In his statement before the U.S. House of Representatives Committee on Financial Services, Chairman Harper discussed the state of the credit union system, including NCUA’s mission to examine credit unions with $10 billion or less in assets for compliance with consumer protection laws and regulations. Chairman Harper stated to the Committee that NCUA is conducting targeted fair lending examinations at federal credit unions to assess compliance with federal fair lending laws and regulations as these reviews are critical to identifying discrimination and economic equity.   This is nothing new.  He has been stating this for months.  But what is new is that for the first time publicly, he stated that, fair lending examinations conducted in 2023 revealed patterns or practices of discrimination violations, illegal redlining, indirect lending pricing concerns, systemic Home Mortgage Disclosure Act violations, Regulation B notification and government monitoring information violations, and numerous instances of inadequate fair lending compliance management systems. Specifically, in 2023, the NCUA referred six credit unions to the Department of Justice for discrimination based on age or marital status. These referrals impacted over 55,000 consumers, and associated remediation expenses exceeded $575,000.  THESE ARE PRETTY BOLD ALLEGATIONS WITHOUT EXPLANATION.

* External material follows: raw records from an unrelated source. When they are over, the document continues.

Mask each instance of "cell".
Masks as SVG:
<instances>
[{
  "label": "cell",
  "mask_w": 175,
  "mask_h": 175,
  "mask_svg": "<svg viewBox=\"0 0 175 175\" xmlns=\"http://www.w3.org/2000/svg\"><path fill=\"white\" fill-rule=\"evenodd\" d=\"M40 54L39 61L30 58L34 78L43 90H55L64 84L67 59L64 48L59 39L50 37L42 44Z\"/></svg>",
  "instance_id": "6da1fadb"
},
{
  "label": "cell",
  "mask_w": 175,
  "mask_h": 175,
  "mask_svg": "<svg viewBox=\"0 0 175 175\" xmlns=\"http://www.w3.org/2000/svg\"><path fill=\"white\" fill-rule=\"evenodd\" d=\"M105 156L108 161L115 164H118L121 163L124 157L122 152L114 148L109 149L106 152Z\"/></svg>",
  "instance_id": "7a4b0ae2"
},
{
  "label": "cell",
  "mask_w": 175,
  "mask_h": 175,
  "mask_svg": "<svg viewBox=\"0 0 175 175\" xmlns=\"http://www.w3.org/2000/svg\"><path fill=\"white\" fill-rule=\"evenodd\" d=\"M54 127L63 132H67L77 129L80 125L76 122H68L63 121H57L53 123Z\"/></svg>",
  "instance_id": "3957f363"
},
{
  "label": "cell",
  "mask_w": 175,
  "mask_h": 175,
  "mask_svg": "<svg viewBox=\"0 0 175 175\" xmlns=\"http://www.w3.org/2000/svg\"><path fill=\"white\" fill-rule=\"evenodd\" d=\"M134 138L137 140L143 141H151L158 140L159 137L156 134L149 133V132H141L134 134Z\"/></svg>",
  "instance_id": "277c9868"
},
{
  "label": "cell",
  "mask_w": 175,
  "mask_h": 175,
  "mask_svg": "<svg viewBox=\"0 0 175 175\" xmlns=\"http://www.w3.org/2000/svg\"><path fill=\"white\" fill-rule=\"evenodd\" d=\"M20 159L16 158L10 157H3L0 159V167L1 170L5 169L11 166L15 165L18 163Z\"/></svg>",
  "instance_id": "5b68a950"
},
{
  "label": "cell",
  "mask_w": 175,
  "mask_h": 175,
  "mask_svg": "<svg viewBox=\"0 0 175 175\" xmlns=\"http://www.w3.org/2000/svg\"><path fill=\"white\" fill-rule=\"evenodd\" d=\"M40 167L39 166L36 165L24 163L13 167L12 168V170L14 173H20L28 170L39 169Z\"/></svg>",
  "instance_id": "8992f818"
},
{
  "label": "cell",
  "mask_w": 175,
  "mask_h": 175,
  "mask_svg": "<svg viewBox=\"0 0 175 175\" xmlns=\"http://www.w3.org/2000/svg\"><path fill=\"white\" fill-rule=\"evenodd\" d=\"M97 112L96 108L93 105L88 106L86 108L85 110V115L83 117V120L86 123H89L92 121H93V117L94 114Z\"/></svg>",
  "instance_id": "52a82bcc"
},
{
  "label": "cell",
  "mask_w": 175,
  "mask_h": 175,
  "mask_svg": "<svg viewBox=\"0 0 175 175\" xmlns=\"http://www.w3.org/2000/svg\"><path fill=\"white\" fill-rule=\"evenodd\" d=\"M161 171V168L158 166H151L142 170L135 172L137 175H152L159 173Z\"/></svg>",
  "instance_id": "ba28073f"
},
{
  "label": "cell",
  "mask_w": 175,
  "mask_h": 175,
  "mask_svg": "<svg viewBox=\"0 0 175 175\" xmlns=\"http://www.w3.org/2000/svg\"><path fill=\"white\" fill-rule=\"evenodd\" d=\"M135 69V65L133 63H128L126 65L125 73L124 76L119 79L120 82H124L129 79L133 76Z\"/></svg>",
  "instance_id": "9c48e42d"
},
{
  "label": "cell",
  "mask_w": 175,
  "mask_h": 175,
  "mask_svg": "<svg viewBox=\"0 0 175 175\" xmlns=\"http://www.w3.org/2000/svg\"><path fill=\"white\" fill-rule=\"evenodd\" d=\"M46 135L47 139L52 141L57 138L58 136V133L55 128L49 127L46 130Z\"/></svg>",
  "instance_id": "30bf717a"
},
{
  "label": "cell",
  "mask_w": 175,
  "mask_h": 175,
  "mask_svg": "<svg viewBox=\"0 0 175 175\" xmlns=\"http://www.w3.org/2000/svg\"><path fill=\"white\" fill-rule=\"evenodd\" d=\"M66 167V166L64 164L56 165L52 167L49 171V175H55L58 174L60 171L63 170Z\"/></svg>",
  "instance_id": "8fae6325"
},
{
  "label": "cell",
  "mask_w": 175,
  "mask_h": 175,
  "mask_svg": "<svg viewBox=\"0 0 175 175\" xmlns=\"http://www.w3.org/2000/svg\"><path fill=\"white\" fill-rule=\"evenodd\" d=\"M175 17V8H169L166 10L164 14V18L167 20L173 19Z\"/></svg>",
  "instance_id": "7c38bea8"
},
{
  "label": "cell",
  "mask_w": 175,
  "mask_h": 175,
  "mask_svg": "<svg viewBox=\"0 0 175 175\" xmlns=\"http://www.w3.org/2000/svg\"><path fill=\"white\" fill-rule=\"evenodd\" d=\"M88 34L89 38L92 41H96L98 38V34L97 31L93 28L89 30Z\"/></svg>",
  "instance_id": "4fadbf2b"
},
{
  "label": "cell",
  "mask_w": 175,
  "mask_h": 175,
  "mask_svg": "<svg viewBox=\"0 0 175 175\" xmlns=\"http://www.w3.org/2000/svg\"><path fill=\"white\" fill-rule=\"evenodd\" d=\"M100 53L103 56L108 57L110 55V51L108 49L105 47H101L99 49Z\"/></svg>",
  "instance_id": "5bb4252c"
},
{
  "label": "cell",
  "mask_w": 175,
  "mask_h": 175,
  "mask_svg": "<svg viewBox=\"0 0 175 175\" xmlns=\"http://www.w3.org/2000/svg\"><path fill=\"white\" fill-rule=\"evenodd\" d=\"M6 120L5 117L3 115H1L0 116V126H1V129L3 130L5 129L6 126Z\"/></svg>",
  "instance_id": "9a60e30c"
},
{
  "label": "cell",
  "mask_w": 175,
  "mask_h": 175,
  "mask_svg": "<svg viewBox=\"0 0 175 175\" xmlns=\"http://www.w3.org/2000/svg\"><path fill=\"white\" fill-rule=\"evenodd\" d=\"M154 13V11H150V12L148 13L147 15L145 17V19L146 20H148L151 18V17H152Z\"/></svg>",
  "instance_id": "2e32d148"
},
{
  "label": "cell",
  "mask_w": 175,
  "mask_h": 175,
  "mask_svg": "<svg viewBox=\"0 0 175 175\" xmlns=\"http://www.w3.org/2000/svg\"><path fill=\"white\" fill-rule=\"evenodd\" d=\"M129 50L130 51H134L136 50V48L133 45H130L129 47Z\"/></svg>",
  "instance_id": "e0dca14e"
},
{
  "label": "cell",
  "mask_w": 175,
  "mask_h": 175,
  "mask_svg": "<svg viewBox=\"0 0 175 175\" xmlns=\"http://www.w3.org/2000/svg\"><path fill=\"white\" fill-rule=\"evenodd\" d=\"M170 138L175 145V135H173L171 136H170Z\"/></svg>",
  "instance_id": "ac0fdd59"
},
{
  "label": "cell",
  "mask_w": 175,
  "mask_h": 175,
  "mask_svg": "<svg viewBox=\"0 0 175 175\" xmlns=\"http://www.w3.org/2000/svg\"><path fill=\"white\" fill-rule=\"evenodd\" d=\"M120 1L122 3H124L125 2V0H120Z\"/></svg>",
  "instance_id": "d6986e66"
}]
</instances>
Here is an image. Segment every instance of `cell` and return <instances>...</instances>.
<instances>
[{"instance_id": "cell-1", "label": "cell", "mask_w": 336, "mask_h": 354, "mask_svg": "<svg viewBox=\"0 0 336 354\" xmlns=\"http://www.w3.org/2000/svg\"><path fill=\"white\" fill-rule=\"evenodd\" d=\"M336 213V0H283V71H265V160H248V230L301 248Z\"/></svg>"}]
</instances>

Kristen Clarke, Assistant Attorney General for Civil Rights at the U.S. Department of Justice (DOJ), spoke at America’s Credit Unions Governmental Affairs Conference in March 2024 to discuss DOJ’s nationwide Combatting Redlining Initiative, which aims to address modern-day redlining. Assistant Attorney General Clarke highlighted that credit unions should engage with their regulators to promptly implement any fair lending recommendations following a consumer compliance exam.  This first step can avoid a referral to DOJ for further investigation. She also reminded credit unions that, “while the Justice Department, along with our partners at the CFPB, NCUA and across federal and state government, continue to focus on enforcement, we are also eager to work with you and we will always acknowledge proactive efforts in the area of fair lending.”

Credit unions have always been aware of, and proactively involved in managing, their responsibilities to their members to implement fair lending compliance via a robust compliance management system, engaging with members, reviewing, and testing underwriting processes, and proactively building up their fair lending oversight and monitoring to ensure senior management and the board of directors are updated. As Assistant Attorney General Clarke pointed out, credit unions should first engage with their regulators if a consumer compliance exam identifies any potential fair lending issues.  Such a collaborative approach would be preferable to pointing this out to Congress in this fashion.  We heard one of the things that a credit union was dinged on was not putting in branches in underserved areas when they said they would.  Bottom line:  Check and keep checking what you are doing on the compliance front.  For further assistance review NCUA’s Fair Lending Guide and Fair Lending Compliance resources.